Maria Carolina Nomura - Portal IG
19/10/2009

Incluir no currículo cursos de curta duração sobre cultura geral pode colaborar para chamar a atenção do recrutador, se estiverem em harmonia com o objetivo profissional do candidato.

É o que afirma Paulo Ishimaru, gerente consultivo do Grupo Soma. “Caso o candidato almeje uma colocação em empresas como livrarias, agências de publicidade ou qualquer outra na qual a atividade cultural seja recorrente, esses cursos ajudam o selecionador a identificar uma sinergia entre profissional e empresa”, diz.

Diferencial - O consultor ressalva, contudo, que citar a realização do curso não será o diferencial do currículo, apenas parte dele.

A opinião é compartilhada pelo empresário Alexandre Costa, que tem uma escola de idiomas. Para ele, projetos de cultura geral podem dizer bastante sobre o candidato. “Esses cursos mostram o real interesse daquela pessoa, o que chama a sua atenção e isso pode ser importante na hora da entrevista.”

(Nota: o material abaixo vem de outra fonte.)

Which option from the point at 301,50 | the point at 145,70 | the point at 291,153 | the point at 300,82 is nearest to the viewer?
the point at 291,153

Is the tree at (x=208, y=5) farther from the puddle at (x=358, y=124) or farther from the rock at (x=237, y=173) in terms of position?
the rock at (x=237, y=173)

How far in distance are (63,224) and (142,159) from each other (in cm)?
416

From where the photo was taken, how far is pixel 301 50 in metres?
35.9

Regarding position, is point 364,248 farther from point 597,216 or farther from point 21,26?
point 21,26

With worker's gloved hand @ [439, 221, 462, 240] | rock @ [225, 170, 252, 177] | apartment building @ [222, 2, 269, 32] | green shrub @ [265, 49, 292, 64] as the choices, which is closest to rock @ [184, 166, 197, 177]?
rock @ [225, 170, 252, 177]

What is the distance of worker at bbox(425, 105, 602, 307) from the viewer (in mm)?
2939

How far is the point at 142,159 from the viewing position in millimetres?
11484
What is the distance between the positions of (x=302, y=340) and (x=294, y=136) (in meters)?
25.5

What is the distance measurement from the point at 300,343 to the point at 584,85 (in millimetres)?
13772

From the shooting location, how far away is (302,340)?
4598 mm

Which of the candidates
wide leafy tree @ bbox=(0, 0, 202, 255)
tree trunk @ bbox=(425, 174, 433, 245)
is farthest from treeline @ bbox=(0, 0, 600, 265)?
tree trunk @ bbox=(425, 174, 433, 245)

No entanto, Costa afirma que em sua experiência de seleção, esses cursos não definem a contratação. Ele conta que, dependendo do caso, pode parecer estranho se o curso não é ligado à área de atuação da pessoa. “Por exemplo, um engenheiro que faz um curso de história da arte. É interessante para ele como cultura geral, mas eu perguntaria o que o levou a fazer um curso tão fora de sua área de atuação.”

José Roberto Machado, diretor comercial Grupo Gente, empresa de recursos humanos, acrescenta que tudo o que agrega conhecimento técnico ou cultural vale, e muito, para a análise dos currículos.

Desempate - Ele explica que existem muitas empresas que colocam esses cursos como diferencial quando há igualdade de condições entre candidatos que disputam a mesma vaga. “É claro que, para algumas funções mais específicas, essa informação pode não significar fator importante na escolha do candidato. Mas no contexto geral, é bem-vindo ao mercado este tipo de conhecimento e habilidade.”
 
Paulo Ishimaru diz que um currículo bem elaborado deve conter um conjunto de valores que são os conhecimentos sobre o trabalho que se propõe a realizar; as habilidades adquiridas e desenvolvidas durante a realização do trabalho e as atitudes positivas que contribuíram para o bom desempenho das funções.

“O currículo é o início do processo de contratação. Enfeitar muito ou descuidar de seu conteúdo podem fazer a diferença. O bom senso sempre é a melhor atitude na hora de concebê-lo tornando-o objetivo, sem deixar de lado os diferenciais do candidato”, aconselha.


 Nossas Considerações Complementares:

O currículo do latim “ trajetória da vida” da pessoa que o escreveu, deve constar tudo que for relevante de suas realizações, para que ao lermos possamos ter uma noção clara de seus, conhecimentos e habilidades. Informações de cursos, perfil, empresas, contatos, etc, em demasia ao invés de ajudar podem atrapalhar.